Heading into the July 4 weekend, you’re probably getting ready to fly the flag, have a cookout or watch a parade and pyrotechnic display. But it’s also a good time to reflect on what we celebrate when we celebrate #Independence Day.
The Second Continental Congress approved a resolution of independence on July 2, 1776, but issued the #Declaration of Independence — announcing the legal separation of 13 colonies from Great Britain and establishing a new nation — two days later.
Founding Father John Adams told his wife, Abigail, that he expected July 2 to be the date celebrated “with pomp and parade, with shows, games, sports, guns, bells, bonfires, and illuminations, from one end of this continent to the other, from this time forward forever more,” but the official declaration’s date became the anniversary day.

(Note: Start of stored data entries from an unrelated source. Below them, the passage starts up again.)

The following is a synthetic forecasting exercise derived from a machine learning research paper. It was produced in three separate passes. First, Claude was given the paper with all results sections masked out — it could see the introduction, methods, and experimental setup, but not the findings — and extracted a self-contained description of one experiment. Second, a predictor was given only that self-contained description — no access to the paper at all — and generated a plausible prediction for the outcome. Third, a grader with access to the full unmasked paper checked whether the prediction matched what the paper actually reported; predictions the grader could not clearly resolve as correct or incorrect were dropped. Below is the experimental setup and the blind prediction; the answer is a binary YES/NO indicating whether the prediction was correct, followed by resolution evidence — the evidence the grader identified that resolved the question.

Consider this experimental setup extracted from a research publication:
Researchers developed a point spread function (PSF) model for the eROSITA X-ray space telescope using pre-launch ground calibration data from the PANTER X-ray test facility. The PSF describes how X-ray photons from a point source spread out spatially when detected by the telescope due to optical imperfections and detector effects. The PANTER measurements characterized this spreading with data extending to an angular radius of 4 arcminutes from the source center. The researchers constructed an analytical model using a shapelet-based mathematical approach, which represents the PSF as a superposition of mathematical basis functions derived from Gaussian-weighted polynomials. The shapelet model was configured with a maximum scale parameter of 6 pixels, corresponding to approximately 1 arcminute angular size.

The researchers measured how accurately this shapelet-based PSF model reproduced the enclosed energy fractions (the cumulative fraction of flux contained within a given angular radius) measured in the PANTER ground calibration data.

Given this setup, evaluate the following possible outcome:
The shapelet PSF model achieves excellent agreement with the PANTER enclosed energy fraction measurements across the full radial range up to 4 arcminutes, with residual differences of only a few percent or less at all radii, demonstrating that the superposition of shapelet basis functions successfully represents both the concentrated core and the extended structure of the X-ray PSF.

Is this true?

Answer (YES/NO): NO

The document is remarkable for championing the equality of all men; guaranteeing the rights of life, liberty and the pursuit of happiness; and establishing the government as the protector of those rights. If the government fails to protect these rights, it says, the people are free to form a new one.
At the time, no other nation had defined its purpose in such plainspoken and universal terms, and the concepts are worth revisiting. And with the United States now the richest and most powerful nation in history, many forget the advantages of such inalienable rights or attempt to restrict others’ access to them.
While American society has maintained considerable and often brutal inequalities in the years since, today we interpret the Declaration of Independence as guaranteeing the foundational rights of rights of life, liberty and the pursuit of happiness to everyone — not just people of one’s own race, gender, religion or party. The nation’s #veterans have fought repeatedly to protect those rights, and they could dissolve just as quickly as they came together in 246 years ago in Philadelphia.
This July 4th, take time out to enjoy that all-American hot dog. Go see that parade. Watch a star-spangled display. Enjoy the long weekend. But remember that in establishing a new, self-governing nation, the Declaration of Independence sought in some measure to mitigate oppression for every citizen of the United States. And that work is not yet complete.